For many millennia, the Great Plains of North America was inhabited by nomadic Native Americans. From the 16th century to 18th century, the Kingdom of France claimed ownership of large parts of North America. In 1762, after the French and Indian War, France secretly ceded New France to Spain, per the Treaty of Fontainebleau.

===19th century===
In 1802, Spain returned most of the land to France. In 1803, most of the land for modern day Kansas was acquired by the United States from France as part of the 828,000 square mile Louisiana Purchase for 2.83 cents per acre.

In 1854, the Kansas Territory was organized, then in 1861 Kansas became the 34th U.S. state. In 1855, Marion County was established within the Kansas Territory, which included the land for modern day Canada.

David Christie, former Speaker of the Senate of Canada, sent his sons to buy 3 sqmi near the future site of Canada.
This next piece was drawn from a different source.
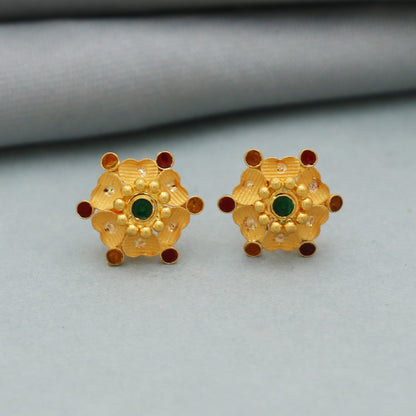 flower 22k gold earrings studs jewelrs,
Many Canadian immigrants moved to the area, thus becoming the source of the community. Canada was platted on December 15, 1883, but never incorporated.
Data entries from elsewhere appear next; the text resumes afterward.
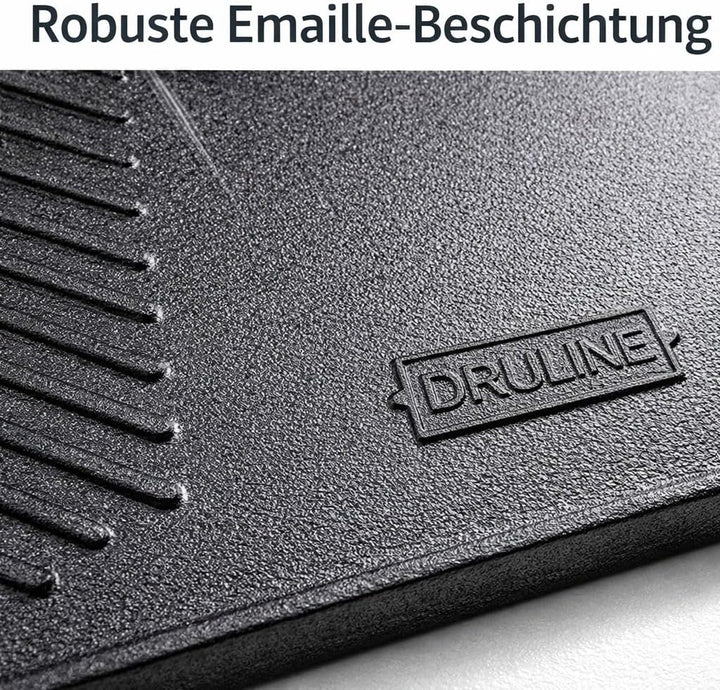 DRULINE- Grillplatte aus Gusseisen, geriffelt & glatt, Emaille-Beschichtung, beidseitig verwendbar,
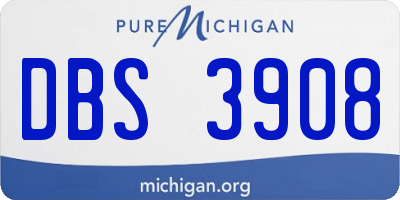 MI license plate DBS3908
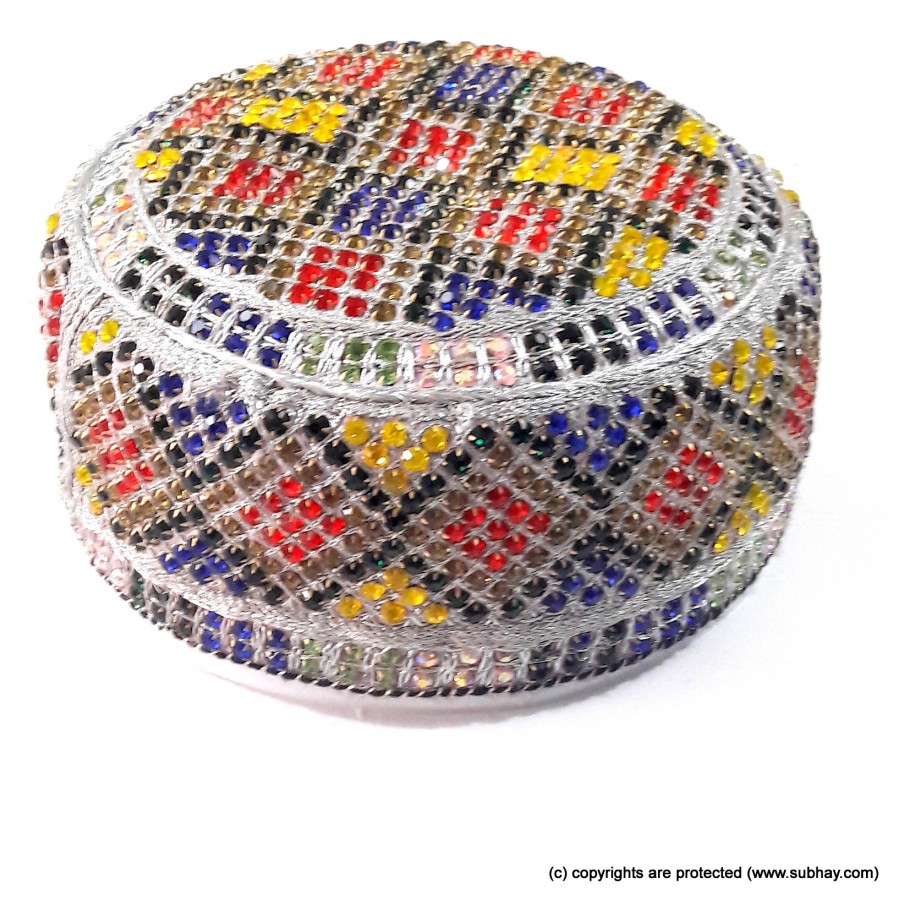 Multi Color Round Full Sindhi Nagina /  Zircon Cap or Topi MKC-805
As early as 1875, city leaders of Marion held a meeting to consider a branch railroad from Florence. In 1878, Atchison, Topeka and Santa Fe Railway and parties from Marion and McPherson counties chartered the Marion and McPherson Railway Company. In 1879, a branch line was built from Florence to McPherson; in 1880 it was extended to Lyons and in 1881 was extended to Ellinwood. The line was leased and operated by the Atchison, Topeka and Santa Fe Railway. The line from Florence to Marion was abandoned in 1968. In 1992, the line from Marion to McPherson was sold to Central Kansas Railway. In 1993, after heavy flood damage, the line from Marion through Canada to McPherson was abandoned and removed. The original branch line connected Florence, Marion, Canada, Hillsboro, Lehigh, Canton, Galva, McPherson, Conway, Windom, Little River, Mitchell, Lyons, Chase and Ellinwood.

A post office existed in Canada from February 20, 1884 to February 28, 1954.

===20th century===
From 1964 to 1968, the Marion Reservoir was constructed north of Canada.

===21st century===
In August 2015, a film crew for an advertising agency in Toronto, Ontario came to Canada to interview residents and give away New Balance shoes for a Canadian TV commercial.

==Geography==
Canada is located at coordinates 38.3541802, -97.1128030 in the scenic Flint Hills and Great Plains of the state of Kansas. It is approximately halfway between Marion and Hillsboro.

==Area attractions==
- Marion Reservoir, one mile (two km) north of Canada. The Hillsboro cove is closest to Canada. Exits along US-56: French Creek cove (Limestone Road), Hillsboro cove (Nighthawk Road), Overlook and Dam (Old Mill Road), Marion cove and Cottonwood Point cove (Pawnee Road).

==Education==
The community is served by Marion–Florence USD 408 public school district. All students attend schools in Marion. The high school is a member of T.E.E.N., a shared video teaching network between five area high schools.
- Marion High School, located in Marion.
- Marion Middle School, located in Marion.
- Marion Elementary School, located in Marion.

==Media==

===Print===
- Marion County Record, county newspaper from Marion.
- Hillsboro Free Press, free newspaper for greater Marion County area.

==Infrastructure==

===Transportation===
U.S. Route 56 highway is 0.5 mi north of the community. U.S. 56 was previously located 0.5 mi south of the community.

===Utilities===
- Internet
  - Satellite is provided by HughesNet, StarBand, WildBlue.
- TV
  - Satellite is provided by DirecTV, Dish Network.
  - Terrestrial is provided by regional digital TV stations.
- Electricity
  - Community and Rural areas provided by Flint Hills RECA.
- Water
  - Community and Rural areas provided by Marion County RWD #4 (map ).